Marjorie Skinner picks it up from there in the Portland Mercury: “Stumptown already caused a bit of a citywide freakout … when news got out that the iconic Portland company, which represents many of the values associated with local pride — from its legendary treatment of employees (hello, staff massage therapist) to its artisanal approach to beans and brew — had accepted a majority investment from the New York-based TSG Consumer Partners,” Skinner blogged as news of the sale to Peet’s broke yesterday. “Nonetheless, after the dust settled, founder Duane Sorenson's mini empire has carried on in much the same spirit it always has.”

That seems to be the intent of its new owners, too, besides market domination.

 “The holding company, controlled by Germany’s secretive Reimann family, is also the largest shareholder in fragrance group Coty and has a minority stake in the UK’s Reckitt Benckiser,” write Lindsay Whipp and Arash Massoudi for Financial Times

“Under the leadership of three consumer industries executives — Bart Becht, Olivier Goudet and Peter Harf — JAB is looking to take on Nestlé, the global market leader in coffee. It already has interests in Jacobs Douwe Egberts, which was formed last year by the merger of the coffee business of Mondelez International and DE Master Blenders 1753.”  

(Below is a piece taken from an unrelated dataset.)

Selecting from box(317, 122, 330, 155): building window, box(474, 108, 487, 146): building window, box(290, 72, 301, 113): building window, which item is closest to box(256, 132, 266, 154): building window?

It also purchased a majority stake in Minneapolis-based Caribou Coffee Company, the second-largest company-owned premium coffeehouse operator in the U.S. based on the number of coffeehouses, for about $340 million in 2012.

“Stumptown is among the largest companies to have championed the ‘third wave’ of coffee, in which cultivation, roasting, and brewing is treated similar to wine and other artisanal goods,” Max Nisen writes for Quartz. Earlier in the story, he points out that the news of its sale “was enough to send coffee snobs into a panic, though Peet’s said that Stumptown would continue to operate independently.” 

Indeed, “though Stumptown will have full access to Peet's resources, the roaster will remain independent and will be run separately,” Stumptown president Joth Ricci tellsThe Oregonian’s Samantha Bakall. 

“Our team and … Sorenson will stay completely intact,” Ricci says. “As we looked at the opportunities together, they've really admired what we've done as a Portland brand and company and what's important to them is that it stays that way.”

Stumptown’s company history begins with the observation: “Coffee is about pleasure. It’s that moment when your hand is warmed by the mug, you bring it up to your nose, inhale deeply and then take a sip.”

It’s also about creating a compelling origins story and a feisty brew that attracts the hipsters and their Benjamins, which in turn attracts the conglomerates and their equity, which in turn makes everybody happy. Right?